Solyndra is not a household name...yet

Caveat: I'm not a financial reporter. But I was looking at the SEC filings this morning for Solyndra Inc. - that's the giant solar panel company, based in Fremont, raided Thursday by federal agents a few days after the firm filed for bankruptcy. The SEC documents I saw did NOT show that management, for example, was taking down inordinate amounts of compensation. Still, it would behoove all of our local TV stations to hie themselves to Fremont and do stories about Solyndra because it's got legs. Legs that look a lot like Jackie Johnson's on KCAL. So get with it, TV people.

The fall-out from the collapse of one of California's premiere green energy firms is a very big deal; Patt Morrison on her KPCC show Thursday did yeoman's work trying to put the Solyndra debacle in perspective, with an interview with Ronnie Green, reporter for the Center for Public Integrity.

Solyndra got a $535 million loan from the feds green energy program (this was a subset of the jobs program.) In his jobs speech only last night, the President continued to talk up the importance of re-establishing the U.S. as the birthplace, the incubator, for business innovation and green energy. We've heard this mantra for years in California, first from Gov. Schwarzenegger and more recently from Gov. Brown.

Now Solyndra, a key player in all this, goes belly-up, a thousand workers laid-off, all amid questions about what the company did with taxpayers' $535 million loan, whether the company obtained the loan on sweetheart terms and what it all mean for green energy development in California, in the U.S.? Republican critics are having a hey-day, and the breaking news is giving them comfort. It was reported this morning that government auditors have been hovering over Solyndra's board meetings for months...and that big investors in the firm were also big investors in Obama's presidential campaign.

California for years has tried to set the pace on green energy - starting with legislation mandating that the state's privately-owned utilities generate significant amounts of their electricity from green sources. Public utilities, run by politicians, looking for votes, and (sometimes) legacies, volunteered to step up.

Mayor Villaraigosa was one of these. Thus, the city of LA's agonizing debate in 2010 over new green energy charges - the same debate that triggered threats of LA City bankruptcy when DWP said it could not afford (if the city council wouldn't bow to its rate hike demands) to pay its annual tribute to the city's general fund budget.
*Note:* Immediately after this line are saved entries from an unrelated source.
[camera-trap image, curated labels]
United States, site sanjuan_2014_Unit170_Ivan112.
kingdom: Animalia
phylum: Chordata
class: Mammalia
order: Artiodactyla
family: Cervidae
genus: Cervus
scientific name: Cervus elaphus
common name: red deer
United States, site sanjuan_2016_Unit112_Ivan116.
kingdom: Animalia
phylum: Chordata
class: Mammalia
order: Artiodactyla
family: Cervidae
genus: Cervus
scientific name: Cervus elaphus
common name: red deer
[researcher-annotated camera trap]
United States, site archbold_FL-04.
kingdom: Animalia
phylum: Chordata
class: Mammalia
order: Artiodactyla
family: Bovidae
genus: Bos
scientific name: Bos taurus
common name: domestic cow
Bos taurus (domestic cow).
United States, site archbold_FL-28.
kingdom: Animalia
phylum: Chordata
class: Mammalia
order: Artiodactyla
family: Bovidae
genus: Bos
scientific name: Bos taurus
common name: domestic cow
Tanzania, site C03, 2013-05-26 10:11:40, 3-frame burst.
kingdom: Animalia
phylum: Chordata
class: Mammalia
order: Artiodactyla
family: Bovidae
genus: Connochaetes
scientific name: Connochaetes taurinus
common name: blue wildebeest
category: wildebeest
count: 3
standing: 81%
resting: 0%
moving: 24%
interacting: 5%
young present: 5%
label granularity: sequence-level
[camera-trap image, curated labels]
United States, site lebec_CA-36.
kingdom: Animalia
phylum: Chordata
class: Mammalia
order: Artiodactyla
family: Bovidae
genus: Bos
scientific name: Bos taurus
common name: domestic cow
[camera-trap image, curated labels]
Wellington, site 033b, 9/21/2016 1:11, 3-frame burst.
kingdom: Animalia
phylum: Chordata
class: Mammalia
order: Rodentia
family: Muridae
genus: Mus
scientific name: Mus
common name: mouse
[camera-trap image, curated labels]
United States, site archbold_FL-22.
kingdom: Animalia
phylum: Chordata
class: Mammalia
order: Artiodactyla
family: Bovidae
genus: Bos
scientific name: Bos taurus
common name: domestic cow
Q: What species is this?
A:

During that controversy, I did a story - with former DWP president Nick Patsaouras providing support - about how the city of LA tied one hand behind its back (as it tried to meet ambitious clean energy goals for DWP) by deciding NOT to count the city's Hoover Dam-generated power (from turbines driven by falling water) as "clean energy." With that decision, the city put itself in a situation where it had to buy more clean energy - generally at a higher cost than Hoover Dam energy - to boost its green portfolio. That story had to come out. Now the story has to come out about Solyndra. Green energy can't be a sacred cow. Nor should it be a whipping boy.